- [Goal of the exercise]: Starting at the line that contains "By comparing window, located", copy each line through the end of the listing below. Include both ends and output nothing more.

= = = =

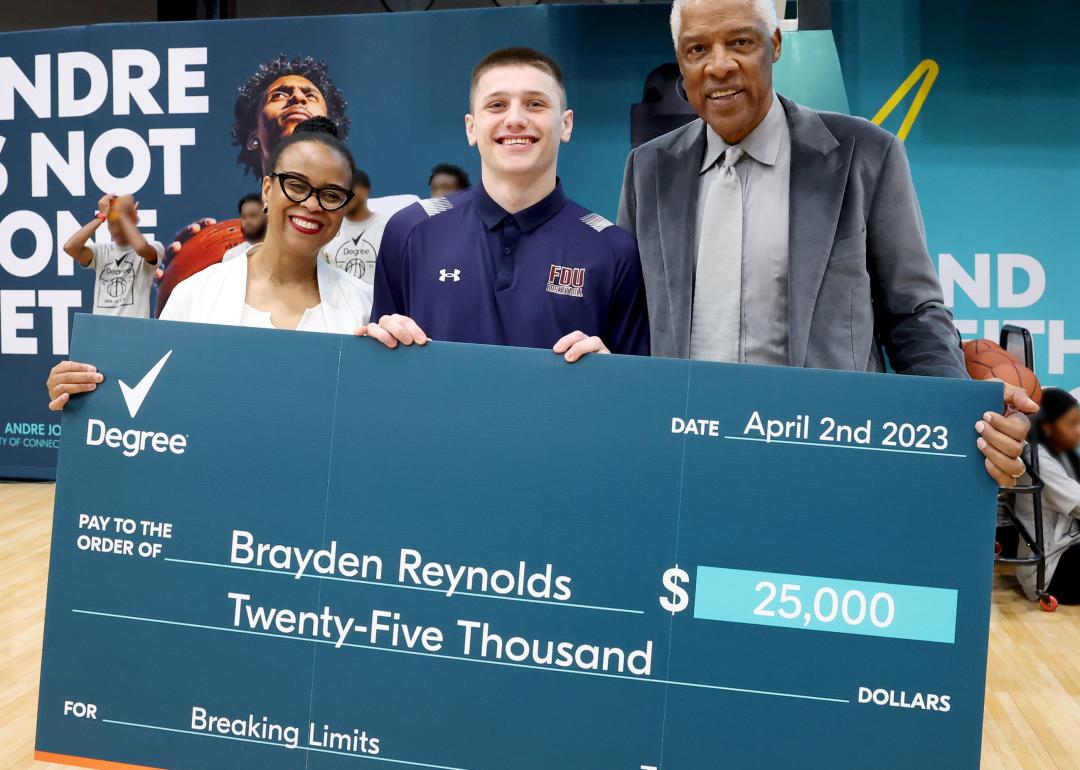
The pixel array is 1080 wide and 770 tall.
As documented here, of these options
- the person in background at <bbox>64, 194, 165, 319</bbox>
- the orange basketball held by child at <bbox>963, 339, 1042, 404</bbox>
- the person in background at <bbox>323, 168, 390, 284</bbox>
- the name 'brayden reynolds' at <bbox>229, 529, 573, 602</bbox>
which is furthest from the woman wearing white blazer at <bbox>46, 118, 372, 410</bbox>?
the person in background at <bbox>64, 194, 165, 319</bbox>

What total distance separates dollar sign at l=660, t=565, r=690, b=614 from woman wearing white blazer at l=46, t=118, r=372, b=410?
973 mm

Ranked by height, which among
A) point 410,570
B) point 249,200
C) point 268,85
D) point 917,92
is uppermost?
point 917,92

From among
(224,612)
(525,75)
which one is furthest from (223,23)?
(224,612)

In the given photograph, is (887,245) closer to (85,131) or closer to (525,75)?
(525,75)

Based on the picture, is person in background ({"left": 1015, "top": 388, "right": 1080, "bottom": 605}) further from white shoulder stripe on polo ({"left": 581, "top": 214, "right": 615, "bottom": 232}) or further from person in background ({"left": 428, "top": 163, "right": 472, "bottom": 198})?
person in background ({"left": 428, "top": 163, "right": 472, "bottom": 198})

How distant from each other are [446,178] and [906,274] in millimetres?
4544

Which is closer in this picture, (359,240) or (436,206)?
(436,206)

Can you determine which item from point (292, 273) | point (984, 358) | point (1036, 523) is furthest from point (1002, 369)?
point (292, 273)

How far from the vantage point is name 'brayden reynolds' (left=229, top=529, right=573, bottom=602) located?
1.67 metres

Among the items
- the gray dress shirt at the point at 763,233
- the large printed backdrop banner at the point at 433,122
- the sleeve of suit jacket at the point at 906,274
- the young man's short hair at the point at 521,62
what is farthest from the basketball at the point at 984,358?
the young man's short hair at the point at 521,62

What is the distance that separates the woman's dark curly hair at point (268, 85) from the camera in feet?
20.6

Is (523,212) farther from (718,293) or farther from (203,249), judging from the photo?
(203,249)

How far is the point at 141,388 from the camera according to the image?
5.87 ft

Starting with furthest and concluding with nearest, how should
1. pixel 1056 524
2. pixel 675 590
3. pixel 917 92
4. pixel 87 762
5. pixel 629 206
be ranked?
pixel 917 92 < pixel 1056 524 < pixel 629 206 < pixel 87 762 < pixel 675 590
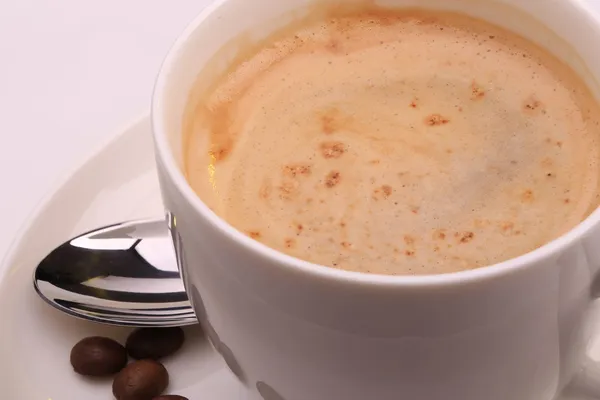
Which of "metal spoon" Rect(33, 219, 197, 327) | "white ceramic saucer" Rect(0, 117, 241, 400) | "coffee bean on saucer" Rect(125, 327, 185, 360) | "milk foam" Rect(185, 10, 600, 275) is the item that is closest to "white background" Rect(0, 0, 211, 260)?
"white ceramic saucer" Rect(0, 117, 241, 400)

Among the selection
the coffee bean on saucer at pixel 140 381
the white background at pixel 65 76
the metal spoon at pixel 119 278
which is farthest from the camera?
the white background at pixel 65 76

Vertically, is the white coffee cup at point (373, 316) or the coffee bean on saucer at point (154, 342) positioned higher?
the white coffee cup at point (373, 316)

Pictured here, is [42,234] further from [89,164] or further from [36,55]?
[36,55]

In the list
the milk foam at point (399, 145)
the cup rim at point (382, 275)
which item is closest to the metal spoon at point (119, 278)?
the milk foam at point (399, 145)

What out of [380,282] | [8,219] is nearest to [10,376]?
[8,219]

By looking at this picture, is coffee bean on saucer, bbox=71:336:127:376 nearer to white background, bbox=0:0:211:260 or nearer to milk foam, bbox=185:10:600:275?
milk foam, bbox=185:10:600:275

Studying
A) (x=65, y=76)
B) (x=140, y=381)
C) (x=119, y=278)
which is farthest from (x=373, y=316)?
(x=65, y=76)

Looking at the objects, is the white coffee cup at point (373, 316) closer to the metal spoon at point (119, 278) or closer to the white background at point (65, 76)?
the metal spoon at point (119, 278)
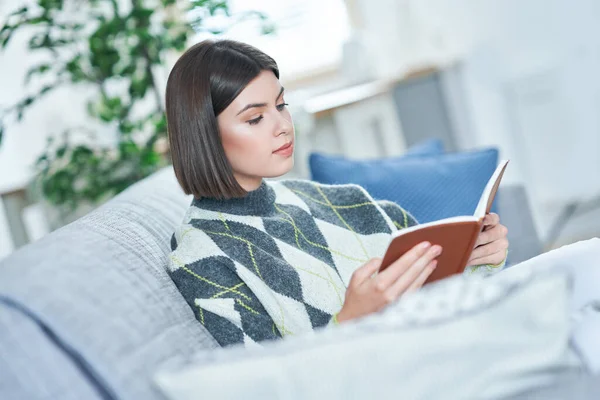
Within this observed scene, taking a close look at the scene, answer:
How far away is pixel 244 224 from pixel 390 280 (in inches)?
16.1

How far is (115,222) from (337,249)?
387mm

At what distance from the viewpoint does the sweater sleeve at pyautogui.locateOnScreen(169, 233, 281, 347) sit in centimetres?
116

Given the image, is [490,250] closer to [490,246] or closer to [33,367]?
[490,246]

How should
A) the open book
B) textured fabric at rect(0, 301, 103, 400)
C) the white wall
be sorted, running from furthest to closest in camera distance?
the white wall
the open book
textured fabric at rect(0, 301, 103, 400)

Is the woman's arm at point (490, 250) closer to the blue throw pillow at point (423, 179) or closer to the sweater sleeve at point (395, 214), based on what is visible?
the sweater sleeve at point (395, 214)

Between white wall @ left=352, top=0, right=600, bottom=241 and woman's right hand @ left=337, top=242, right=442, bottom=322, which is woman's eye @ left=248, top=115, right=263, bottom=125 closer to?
woman's right hand @ left=337, top=242, right=442, bottom=322

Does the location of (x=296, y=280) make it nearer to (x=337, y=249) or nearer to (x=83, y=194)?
(x=337, y=249)

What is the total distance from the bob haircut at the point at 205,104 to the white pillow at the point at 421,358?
57 centimetres

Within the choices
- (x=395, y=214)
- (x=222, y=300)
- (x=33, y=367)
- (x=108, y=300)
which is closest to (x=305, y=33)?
(x=395, y=214)

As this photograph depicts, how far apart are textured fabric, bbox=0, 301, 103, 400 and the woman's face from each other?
510mm

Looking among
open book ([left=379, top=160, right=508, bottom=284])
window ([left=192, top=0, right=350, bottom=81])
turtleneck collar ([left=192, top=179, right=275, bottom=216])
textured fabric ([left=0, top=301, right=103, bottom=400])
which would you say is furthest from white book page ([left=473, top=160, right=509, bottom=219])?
window ([left=192, top=0, right=350, bottom=81])

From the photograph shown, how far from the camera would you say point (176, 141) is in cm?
130

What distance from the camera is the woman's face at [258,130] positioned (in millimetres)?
1285

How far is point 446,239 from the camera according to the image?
102cm
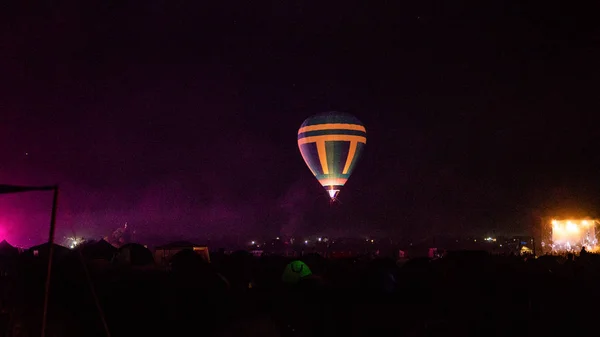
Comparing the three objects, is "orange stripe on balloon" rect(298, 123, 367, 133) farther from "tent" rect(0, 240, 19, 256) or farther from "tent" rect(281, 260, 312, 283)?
"tent" rect(0, 240, 19, 256)

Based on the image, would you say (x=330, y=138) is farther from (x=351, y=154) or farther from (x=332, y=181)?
(x=332, y=181)

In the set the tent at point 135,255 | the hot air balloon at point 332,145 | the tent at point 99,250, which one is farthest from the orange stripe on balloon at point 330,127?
the tent at point 135,255

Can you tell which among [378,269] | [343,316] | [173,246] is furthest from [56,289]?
[173,246]

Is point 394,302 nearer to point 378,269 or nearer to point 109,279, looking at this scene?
point 378,269

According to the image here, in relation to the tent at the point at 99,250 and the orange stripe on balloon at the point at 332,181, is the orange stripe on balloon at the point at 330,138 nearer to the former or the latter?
the orange stripe on balloon at the point at 332,181

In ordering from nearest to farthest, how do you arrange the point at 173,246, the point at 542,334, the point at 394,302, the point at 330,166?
the point at 542,334 → the point at 394,302 → the point at 173,246 → the point at 330,166

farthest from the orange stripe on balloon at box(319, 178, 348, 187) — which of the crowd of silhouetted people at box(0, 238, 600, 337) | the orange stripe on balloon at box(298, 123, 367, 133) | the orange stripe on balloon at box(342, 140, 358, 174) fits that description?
the crowd of silhouetted people at box(0, 238, 600, 337)

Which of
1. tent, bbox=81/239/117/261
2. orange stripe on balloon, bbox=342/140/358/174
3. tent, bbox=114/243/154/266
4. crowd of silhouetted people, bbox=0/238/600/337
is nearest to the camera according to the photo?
crowd of silhouetted people, bbox=0/238/600/337
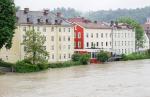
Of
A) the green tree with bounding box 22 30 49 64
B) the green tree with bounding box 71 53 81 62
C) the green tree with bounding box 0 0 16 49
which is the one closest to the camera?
the green tree with bounding box 0 0 16 49

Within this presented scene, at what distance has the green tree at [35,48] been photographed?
261 ft

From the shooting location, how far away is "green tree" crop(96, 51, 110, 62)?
99812mm

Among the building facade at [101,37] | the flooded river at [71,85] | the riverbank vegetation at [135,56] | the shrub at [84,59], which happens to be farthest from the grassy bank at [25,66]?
the riverbank vegetation at [135,56]

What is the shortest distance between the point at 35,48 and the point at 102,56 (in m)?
23.5

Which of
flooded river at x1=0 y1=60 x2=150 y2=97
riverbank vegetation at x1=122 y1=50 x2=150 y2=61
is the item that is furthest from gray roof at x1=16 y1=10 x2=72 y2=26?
riverbank vegetation at x1=122 y1=50 x2=150 y2=61

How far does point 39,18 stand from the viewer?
90.7 m

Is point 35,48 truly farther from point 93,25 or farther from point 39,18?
point 93,25

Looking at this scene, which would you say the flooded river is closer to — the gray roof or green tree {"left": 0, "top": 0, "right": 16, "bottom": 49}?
green tree {"left": 0, "top": 0, "right": 16, "bottom": 49}

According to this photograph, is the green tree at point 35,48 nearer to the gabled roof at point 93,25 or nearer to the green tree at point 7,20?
the green tree at point 7,20

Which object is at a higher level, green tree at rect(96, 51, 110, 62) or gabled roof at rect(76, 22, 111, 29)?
gabled roof at rect(76, 22, 111, 29)

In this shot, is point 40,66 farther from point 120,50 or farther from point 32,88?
point 120,50

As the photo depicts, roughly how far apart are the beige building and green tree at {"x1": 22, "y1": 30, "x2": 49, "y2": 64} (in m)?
5.52

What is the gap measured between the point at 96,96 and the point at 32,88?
10.3m

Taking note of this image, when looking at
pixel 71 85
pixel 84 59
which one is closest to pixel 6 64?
pixel 84 59
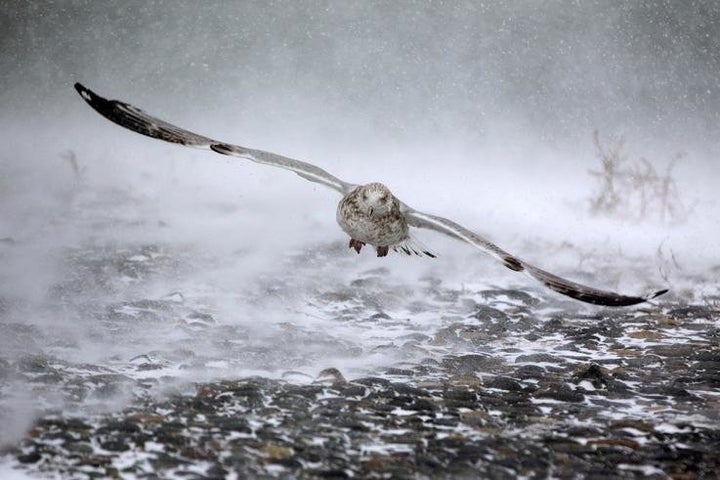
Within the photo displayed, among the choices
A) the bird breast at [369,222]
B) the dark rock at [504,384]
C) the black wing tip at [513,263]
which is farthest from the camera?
the dark rock at [504,384]

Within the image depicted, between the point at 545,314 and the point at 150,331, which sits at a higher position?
the point at 545,314

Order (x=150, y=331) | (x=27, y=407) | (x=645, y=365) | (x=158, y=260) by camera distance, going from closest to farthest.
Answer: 1. (x=27, y=407)
2. (x=645, y=365)
3. (x=150, y=331)
4. (x=158, y=260)

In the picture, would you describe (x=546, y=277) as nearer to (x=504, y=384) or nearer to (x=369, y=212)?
(x=369, y=212)

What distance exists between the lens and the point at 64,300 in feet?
46.9

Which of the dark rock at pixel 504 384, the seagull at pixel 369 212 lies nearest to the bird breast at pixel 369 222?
the seagull at pixel 369 212

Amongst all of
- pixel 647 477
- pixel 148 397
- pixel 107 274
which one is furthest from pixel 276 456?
pixel 107 274

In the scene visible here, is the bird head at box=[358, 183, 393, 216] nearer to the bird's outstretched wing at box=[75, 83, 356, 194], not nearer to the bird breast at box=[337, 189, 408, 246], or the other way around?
the bird breast at box=[337, 189, 408, 246]

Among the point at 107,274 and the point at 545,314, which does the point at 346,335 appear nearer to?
the point at 545,314

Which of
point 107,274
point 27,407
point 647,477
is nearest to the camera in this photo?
point 647,477

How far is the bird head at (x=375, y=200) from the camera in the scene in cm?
943

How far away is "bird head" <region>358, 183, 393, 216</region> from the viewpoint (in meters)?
9.43

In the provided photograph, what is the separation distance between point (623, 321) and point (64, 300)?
26.4ft

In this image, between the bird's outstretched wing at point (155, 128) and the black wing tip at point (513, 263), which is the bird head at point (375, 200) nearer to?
the bird's outstretched wing at point (155, 128)

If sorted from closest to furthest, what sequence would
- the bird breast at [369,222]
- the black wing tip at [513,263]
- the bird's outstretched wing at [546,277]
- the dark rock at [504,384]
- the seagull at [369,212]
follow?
1. the bird's outstretched wing at [546,277]
2. the seagull at [369,212]
3. the black wing tip at [513,263]
4. the bird breast at [369,222]
5. the dark rock at [504,384]
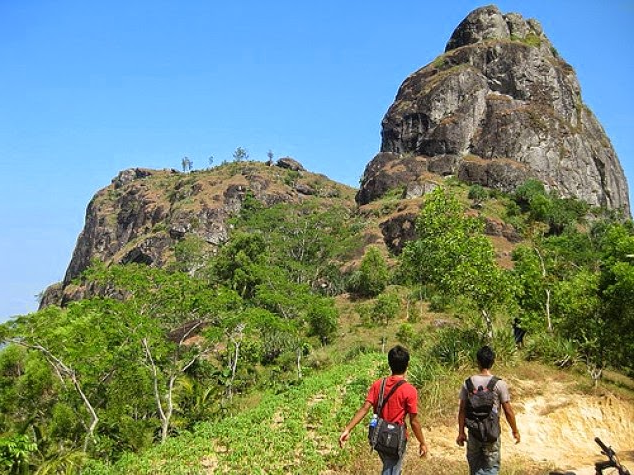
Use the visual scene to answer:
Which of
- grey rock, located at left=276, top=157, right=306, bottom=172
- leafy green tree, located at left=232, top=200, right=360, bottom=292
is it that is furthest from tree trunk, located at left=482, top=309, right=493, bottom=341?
grey rock, located at left=276, top=157, right=306, bottom=172

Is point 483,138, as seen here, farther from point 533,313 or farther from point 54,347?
point 54,347

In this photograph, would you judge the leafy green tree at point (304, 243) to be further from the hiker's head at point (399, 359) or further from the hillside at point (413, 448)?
the hiker's head at point (399, 359)

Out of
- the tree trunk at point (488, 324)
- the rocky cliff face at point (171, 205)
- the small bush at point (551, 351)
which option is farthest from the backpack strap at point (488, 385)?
the rocky cliff face at point (171, 205)

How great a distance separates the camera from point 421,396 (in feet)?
41.0

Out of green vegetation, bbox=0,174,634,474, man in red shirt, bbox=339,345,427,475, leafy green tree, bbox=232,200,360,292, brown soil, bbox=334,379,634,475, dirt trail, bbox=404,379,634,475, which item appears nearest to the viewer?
man in red shirt, bbox=339,345,427,475

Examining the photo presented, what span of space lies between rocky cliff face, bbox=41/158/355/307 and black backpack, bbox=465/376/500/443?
3082 inches

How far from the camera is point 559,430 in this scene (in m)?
11.7

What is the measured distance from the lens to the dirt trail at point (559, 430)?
10344 mm

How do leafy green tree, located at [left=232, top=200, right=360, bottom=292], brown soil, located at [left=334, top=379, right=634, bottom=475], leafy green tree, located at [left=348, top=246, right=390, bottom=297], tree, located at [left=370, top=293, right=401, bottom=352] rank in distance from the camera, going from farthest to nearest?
leafy green tree, located at [left=232, top=200, right=360, bottom=292] → leafy green tree, located at [left=348, top=246, right=390, bottom=297] → tree, located at [left=370, top=293, right=401, bottom=352] → brown soil, located at [left=334, top=379, right=634, bottom=475]

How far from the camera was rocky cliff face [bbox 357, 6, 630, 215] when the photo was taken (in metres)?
73.4

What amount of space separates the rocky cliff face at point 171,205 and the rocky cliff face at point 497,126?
960 inches

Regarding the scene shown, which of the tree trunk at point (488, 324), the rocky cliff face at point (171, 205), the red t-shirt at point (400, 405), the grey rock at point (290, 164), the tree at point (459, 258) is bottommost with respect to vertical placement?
the red t-shirt at point (400, 405)

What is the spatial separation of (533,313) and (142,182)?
121 m

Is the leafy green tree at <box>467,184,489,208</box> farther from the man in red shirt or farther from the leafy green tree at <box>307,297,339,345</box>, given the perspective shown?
the man in red shirt
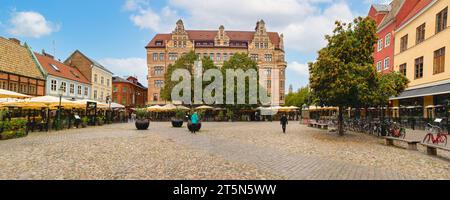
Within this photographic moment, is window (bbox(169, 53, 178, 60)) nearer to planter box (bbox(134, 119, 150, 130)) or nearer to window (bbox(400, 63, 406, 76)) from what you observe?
planter box (bbox(134, 119, 150, 130))

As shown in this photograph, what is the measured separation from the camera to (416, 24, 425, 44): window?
2630cm

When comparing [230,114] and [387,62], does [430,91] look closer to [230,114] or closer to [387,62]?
[387,62]

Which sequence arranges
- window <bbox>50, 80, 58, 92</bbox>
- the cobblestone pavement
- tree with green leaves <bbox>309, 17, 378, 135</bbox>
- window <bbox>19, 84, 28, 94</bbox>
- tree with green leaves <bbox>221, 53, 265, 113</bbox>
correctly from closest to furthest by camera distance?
1. the cobblestone pavement
2. tree with green leaves <bbox>309, 17, 378, 135</bbox>
3. window <bbox>19, 84, 28, 94</bbox>
4. window <bbox>50, 80, 58, 92</bbox>
5. tree with green leaves <bbox>221, 53, 265, 113</bbox>

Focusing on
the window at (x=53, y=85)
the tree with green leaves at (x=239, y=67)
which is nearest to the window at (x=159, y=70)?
the tree with green leaves at (x=239, y=67)

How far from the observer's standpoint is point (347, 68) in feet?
51.6

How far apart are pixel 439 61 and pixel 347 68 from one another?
13.7 metres

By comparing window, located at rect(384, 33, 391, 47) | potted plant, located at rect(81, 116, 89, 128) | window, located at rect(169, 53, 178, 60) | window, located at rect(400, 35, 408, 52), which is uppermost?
window, located at rect(169, 53, 178, 60)

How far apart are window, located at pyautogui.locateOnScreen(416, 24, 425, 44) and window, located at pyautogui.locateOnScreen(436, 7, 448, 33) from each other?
2537 mm

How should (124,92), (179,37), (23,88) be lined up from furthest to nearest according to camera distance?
(124,92)
(179,37)
(23,88)

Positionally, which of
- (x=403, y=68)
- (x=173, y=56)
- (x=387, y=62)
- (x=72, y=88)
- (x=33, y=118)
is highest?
(x=173, y=56)

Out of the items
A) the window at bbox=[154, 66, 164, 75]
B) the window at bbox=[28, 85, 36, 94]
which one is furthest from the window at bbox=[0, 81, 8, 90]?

= = = =

- [Task solution]:
By comparing window, located at rect(384, 33, 391, 47) | potted plant, located at rect(81, 116, 89, 128) | window, located at rect(169, 53, 178, 60) | window, located at rect(400, 35, 408, 52), which is uppermost?
window, located at rect(169, 53, 178, 60)

How far apart are window, located at pyautogui.locateOnScreen(416, 24, 425, 44) and window, located at pyautogui.locateOnScreen(436, 7, 448, 33) from each other?
2537 mm

How should (124,92), (179,37), (23,88) be lined up from furthest to nearest according to camera distance?
(124,92)
(179,37)
(23,88)

Positionally, which of
- (x=403, y=68)
- (x=173, y=56)
- (x=387, y=62)
- (x=72, y=88)
- (x=33, y=118)
is highest?
(x=173, y=56)

Out of the items
A) the window at bbox=[154, 66, 164, 75]
B) the window at bbox=[28, 85, 36, 94]
which one is furthest from the window at bbox=[0, 81, 8, 90]?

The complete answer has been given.